3/10
War can be terrible
20 September 2014
Warning: Spoilers
It seems almost -- almost -- unfair to judge "The Fall of Berlin" as a film. It's a piece of Soviet state propaganda that doesn't really try to masquerade as a film. Soviet cinema wasn't always straight propaganda, of course, and most films I've seen from the Soviet era had mostly ambitions that were artistic of entertaining. This is the exception. It's all about Stalin and the Soviet state (as one), and this results in a simply ridiculous film.

Stalin was, it has been said, supposed to be a man that a Soviet citizen both feared and loved with all his heart, and this film bears that out. When our hero-factory-worker-soldier Alexei meets him in an early scene he is petrified for not knowing what to say. And Stalin the all-knowing ends up miraculously solving his love life.

That love life is a wooden and perfunctory set of scenes that are also, of course, as much about Stalin as anything. They theoretically serve to get a blank hero a motivation for going to battle, and then the rest of the film meanders between scenes of battles and heads of the two sides of the war talking.

Stalin appears a lot, but not too much.

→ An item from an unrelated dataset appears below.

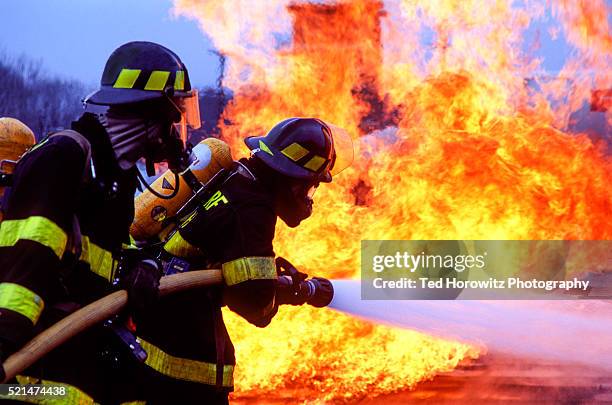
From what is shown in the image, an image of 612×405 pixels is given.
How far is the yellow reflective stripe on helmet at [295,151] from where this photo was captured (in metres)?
3.64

He's a man-god, and if we see too much of the man-god, the polish wears off. He's played as an infallible (apart from the odd decision of doing his gardening in a bright white jacket) and imperturbable being, and by an actor covered in so much make-up that he seems to be made of wax.

In general, actors who look quite a lot like their real-world (I hesitate to say "historical" since the film was made so soon after the events it describes) counterparts have been found, but they aren't necessarily good or given anything halfway believable to say.

Hitler is given a lot of screen-time, and he's portrayed as a shouting, raving, rabid, loony, nut-ball. It might be the most hilariously hammy, scene-chewing performances I've ever seen. Hitler was certainly no model of reason and rationality in real life, but if he'd actually behaved like this he would have been immediately been thrown in an insane asylum instead of being put in charge of Germany. The idea is to contrast the emotional ravings of Hitler's leadership with the calm inspiration of Stalin's -- and they over-egged the pudding the point where it was mostly just eggs.

In favor of the film, it does look spectacular, and there are some inspired shots and photography. It's clear no expense has been spared, and the scenes in Berlin at the end seem quite convincing. The scenes of Hitler rolling his eyes while taking part in a crazed wedding with Eva as the Wedding March plays and he deliberately orders his own people drowned in the subways (well, he is literally Hitler) does end up being quite dramatic.

The score is by the great Dmitri Shostakovich, and even when in his mode of being sarcastically subservient to the Soviet musical establishment (as here) and writing elaborated fanfares rather than pushing formal and musical limits, his music is always fascinating and worthwhile.

The dialog is mostly unremittingly stupid, but there is a nice moment where Churchill proposes a toast to the King, Stalin professes a distaste for monarchy, and Roosevelt instead proposes one to the heath of Kalinin, the Soviet version of a nominal head of state who was really just a figurehead.

When Khrushchev denounced Stalin's cult of personality after his death, very few hesitated to sigh and denounce it with him. I suspect part of the reason was that it was built on a combination of fear and artifacts like this film, which no thinking person could find even slightly believable.

It's interesting as a historical artifact, amusing for it's woodenness, and admirable basically only for some of its visual elements.